■ **Tasks to complete**
[1] Answer these questions about the news article on Pat Robertson's apology, one answer per line:
(a) To which two figures did Robertson compare Chavez?
(b) For what was Bonhoeffer hanged by the Nazis?
(c) On what program did Robertson say the media had taken his remarks out of context?
[2] Write out the part of the news article on Pat Robertson's apology starting at "So far there" and ending at "out of context.".
[3] In one to three sentences, explain why, according to the news article on Pat Robertson's apology, Robertson said it would be wiser to wage war against one person.
═════ Excerpted passage
(CNN) -- After two days of criticism, Christian broadcaster Pat Robertson apologized for his controversial suggestion that the United States should assassinate Venezuelan President Hugo Chavez.
"Is it right to call for assassination? No, and I apologize for that statement," Robertson said. "I spoke in frustration that we should accommodate the man who thinks the U.S. is out to kill him."
But he compared Chavez to Iraq's Saddam Hussein and Adolph Hitler and quoted German Lutheran theologian Dietrich Bonhoeffer: "[That if a madman were] driving a car into a group of innocent bystanders, then I can't, as a Christian, simply wait for the catastrophe and then comfort the wounded and bury the dead. I must try to wrestle the steering wheel out of the hands of the driver."
Bonhoeffer was hanged by the Nazis for his involvement in a 1944 plot to assassinate Hitler.
Robertson's rationale for his statement remained unchanged.
"I said before the war in Iraq began that the wisest course would be to wage war against Saddam Hussein, not the whole nation of Iraq," Robertson said. "When faced with the threat of a comparable dictator in our own hemisphere, would it not be wiser to wage war against one person rather than finding ourselves down the road locked in a bitter struggle with a whole nation?"
So far there has been no reaction from Venezuela to Robertson's apology.
Earlier Wednesday, on his "The 700 Club" program, Robertson said the media had taken his remarks out of context.
"I didn't say 'assassination.' I said our special forces should 'take him out.' And 'take him out' can be a number of things, including kidnapping; there are a number of ways to take out a dictator from power besides killing him. I was misinterpreted by the AP [Associated Press], but that happens all the time," Robertson said on "The 700 Club." (Watch video)
══════════
═════ Extracted entries
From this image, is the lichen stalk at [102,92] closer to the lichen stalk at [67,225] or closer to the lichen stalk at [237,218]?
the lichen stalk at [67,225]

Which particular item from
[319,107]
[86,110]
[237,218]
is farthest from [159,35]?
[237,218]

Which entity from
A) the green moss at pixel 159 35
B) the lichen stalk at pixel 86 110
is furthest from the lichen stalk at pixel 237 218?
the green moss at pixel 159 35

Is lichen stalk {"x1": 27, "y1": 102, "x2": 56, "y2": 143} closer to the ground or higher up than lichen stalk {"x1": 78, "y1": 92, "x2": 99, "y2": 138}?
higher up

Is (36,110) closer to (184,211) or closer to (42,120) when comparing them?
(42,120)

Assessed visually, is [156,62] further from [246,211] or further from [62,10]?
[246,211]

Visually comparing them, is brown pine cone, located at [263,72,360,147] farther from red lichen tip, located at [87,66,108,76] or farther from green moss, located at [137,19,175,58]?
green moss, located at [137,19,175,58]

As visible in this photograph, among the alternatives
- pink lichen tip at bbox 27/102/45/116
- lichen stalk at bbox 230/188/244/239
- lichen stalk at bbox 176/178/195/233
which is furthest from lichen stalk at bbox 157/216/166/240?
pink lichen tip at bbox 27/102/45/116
══════════
═════ Extracted entries
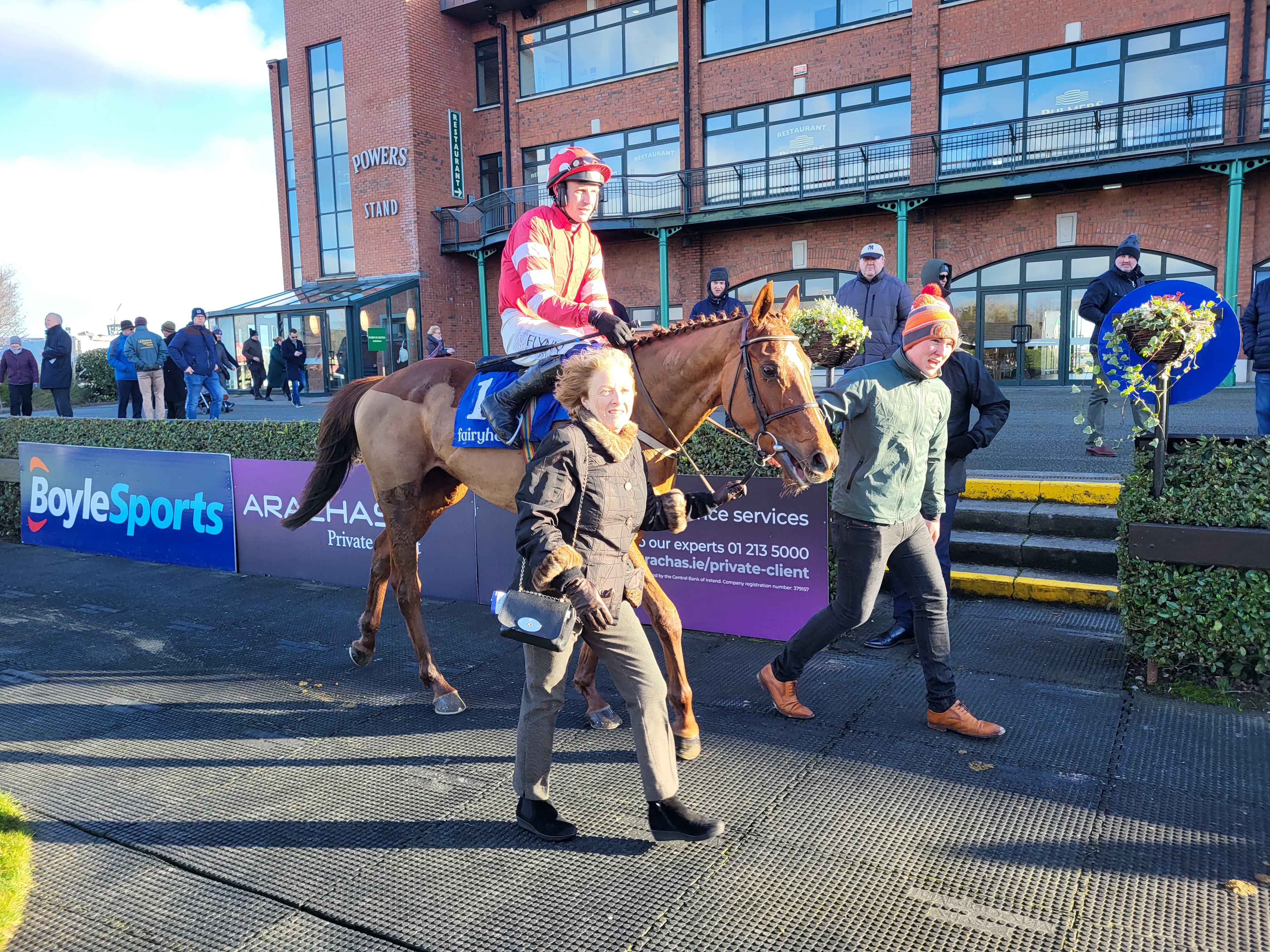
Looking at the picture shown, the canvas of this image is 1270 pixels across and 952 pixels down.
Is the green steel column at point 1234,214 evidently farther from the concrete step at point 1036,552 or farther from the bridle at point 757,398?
══════════
═════ Extracted entries
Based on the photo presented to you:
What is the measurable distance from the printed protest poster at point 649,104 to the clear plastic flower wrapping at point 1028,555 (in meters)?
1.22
══════════
■ **Solution set**
[1]
(a) Iraq's Saddam Hussein and Adolph Hitler
(b) His involvement in a 1944 plot to assassinate Hitler
(c) "The 700 Club"

[2]
So far there has been no reaction from Venezuela to Robertson's apology.
Earlier Wednesday, on his "The 700 Club" program, Robertson said the media had taken his remarks out of context.

[3] Robertson said that fighting a single dictator would be wiser than later finding the United States locked in a bitter struggle with a whole nation. He noted that he had said the same about Saddam Hussein and Iraq before that war began.